== DIRECTIVE ==
Reproduce the data below, changing every "camera" to "observer" and leaving everything else untouched. Omit the pictures from your output.

== DATASET RECORDS ==

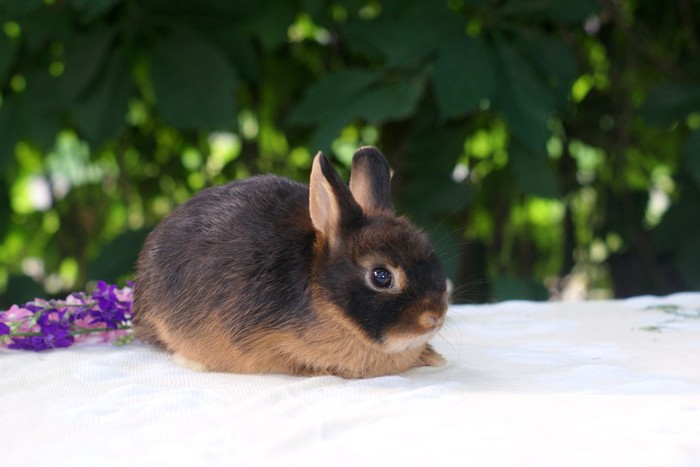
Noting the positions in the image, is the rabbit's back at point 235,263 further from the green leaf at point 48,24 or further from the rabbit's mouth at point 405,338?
the green leaf at point 48,24

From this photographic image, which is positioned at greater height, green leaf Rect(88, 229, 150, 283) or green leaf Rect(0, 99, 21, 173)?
green leaf Rect(0, 99, 21, 173)

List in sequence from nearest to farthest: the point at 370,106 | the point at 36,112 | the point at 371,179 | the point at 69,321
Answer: the point at 371,179, the point at 69,321, the point at 370,106, the point at 36,112

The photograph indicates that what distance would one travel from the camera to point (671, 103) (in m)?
2.79

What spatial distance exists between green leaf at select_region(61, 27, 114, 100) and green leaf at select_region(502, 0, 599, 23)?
1210 millimetres

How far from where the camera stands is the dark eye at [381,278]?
1.59 metres

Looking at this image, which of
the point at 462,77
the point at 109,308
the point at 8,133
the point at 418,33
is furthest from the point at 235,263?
the point at 8,133

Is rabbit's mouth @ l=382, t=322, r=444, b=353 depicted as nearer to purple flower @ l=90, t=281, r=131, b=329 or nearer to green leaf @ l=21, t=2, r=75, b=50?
purple flower @ l=90, t=281, r=131, b=329

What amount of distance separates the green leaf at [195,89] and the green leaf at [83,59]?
17 cm

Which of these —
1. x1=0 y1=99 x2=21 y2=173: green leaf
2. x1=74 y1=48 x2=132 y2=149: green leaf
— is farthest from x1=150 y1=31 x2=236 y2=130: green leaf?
x1=0 y1=99 x2=21 y2=173: green leaf

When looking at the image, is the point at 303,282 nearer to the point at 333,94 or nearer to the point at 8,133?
the point at 333,94

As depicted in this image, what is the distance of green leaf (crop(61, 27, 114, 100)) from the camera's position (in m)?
2.82

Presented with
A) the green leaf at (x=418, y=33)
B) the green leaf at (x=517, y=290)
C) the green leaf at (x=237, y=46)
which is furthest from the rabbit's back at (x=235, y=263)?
the green leaf at (x=237, y=46)

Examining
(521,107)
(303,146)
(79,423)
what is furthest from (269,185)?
(303,146)

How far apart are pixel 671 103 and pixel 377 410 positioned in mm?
1805
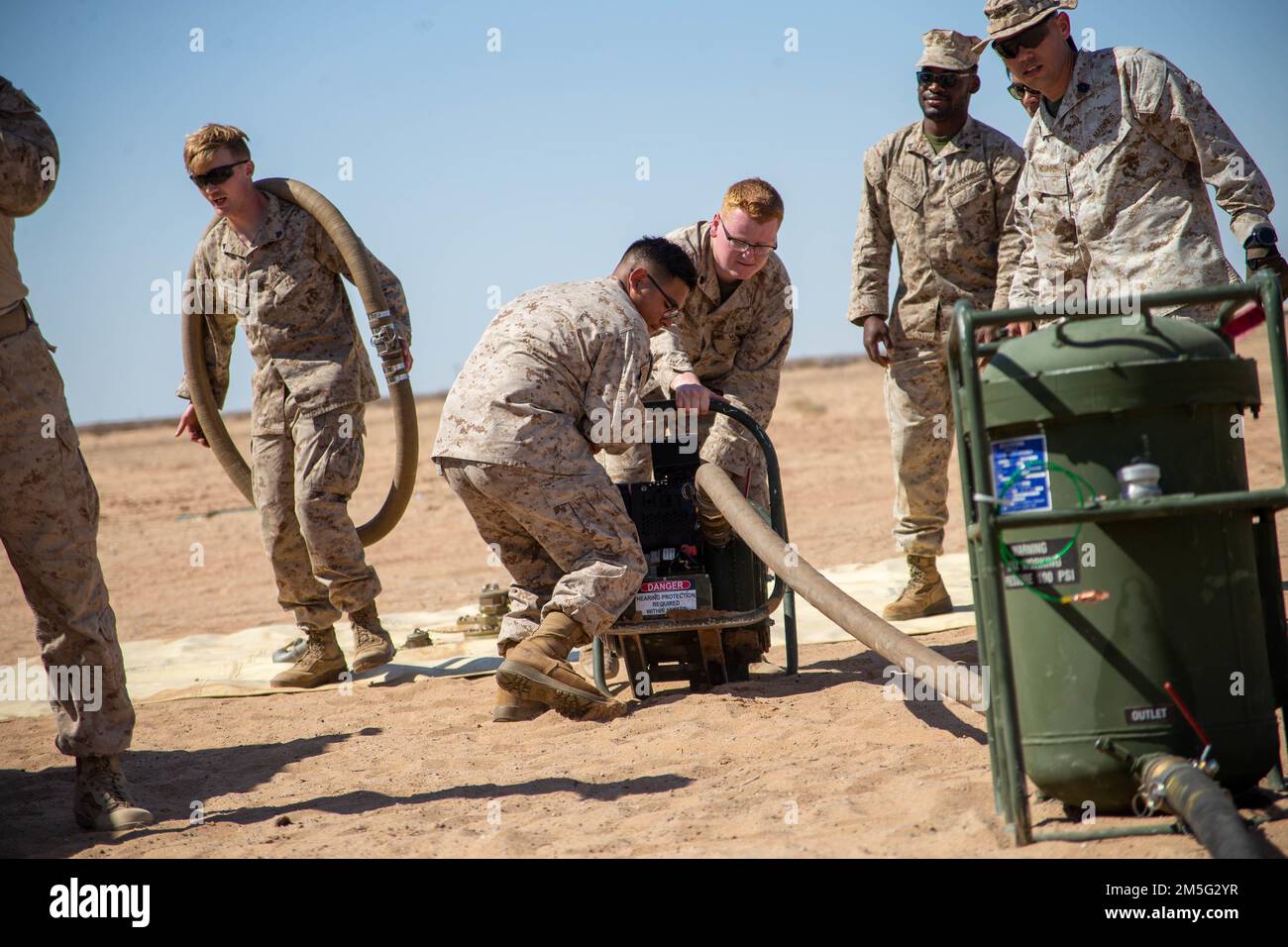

== WRITTEN RESPONSE ==
Noting the positions in the image, is the rabbit's back at point 235,263 further from the green leaf at point 48,24 or further from the rabbit's mouth at point 405,338?
the green leaf at point 48,24

From this photographic image, which is positioned at greater height, green leaf Rect(88, 229, 150, 283) or green leaf Rect(0, 99, 21, 173)?
green leaf Rect(0, 99, 21, 173)

List in sequence from nearest to farthest: the point at 370,106 | the point at 36,112 | the point at 371,179 | the point at 69,321
Answer: the point at 371,179, the point at 69,321, the point at 370,106, the point at 36,112

The photograph indicates that what distance would one travel from the observer to point (671, 103) (in m)?
2.79

What spatial distance exists between green leaf at select_region(61, 27, 114, 100) and green leaf at select_region(502, 0, 599, 23)?
1210 millimetres

How far from where the observer stands is the dark eye at [381,278]?
1.59 metres

Looking at this image, which of
the point at 462,77
the point at 109,308
the point at 8,133
the point at 418,33
is furthest from the point at 235,263?
the point at 8,133

Is rabbit's mouth @ l=382, t=322, r=444, b=353 depicted as nearer to purple flower @ l=90, t=281, r=131, b=329 or nearer to green leaf @ l=21, t=2, r=75, b=50?
purple flower @ l=90, t=281, r=131, b=329

What amount of distance separates the green leaf at [195,89] and the green leaf at [83,59]?
17 cm

Which of these —
1. x1=0 y1=99 x2=21 y2=173: green leaf
2. x1=74 y1=48 x2=132 y2=149: green leaf
— is farthest from x1=150 y1=31 x2=236 y2=130: green leaf?
x1=0 y1=99 x2=21 y2=173: green leaf

When looking at the image, is the point at 303,282 nearer to the point at 333,94 or nearer to the point at 8,133?
the point at 333,94

As depicted in this image, what is the distance of green leaf (crop(61, 27, 114, 100)) from the observer's position (in m)?
2.82

Presented with
A) the green leaf at (x=418, y=33)
B) the green leaf at (x=517, y=290)
C) the green leaf at (x=237, y=46)
which is furthest from the rabbit's back at (x=235, y=263)?
the green leaf at (x=237, y=46)

Examining
(521,107)
(303,146)
(79,423)
what is furthest from (269,185)?
(303,146)

How far apart are pixel 671 103 and pixel 377 410 positioned in mm?
1805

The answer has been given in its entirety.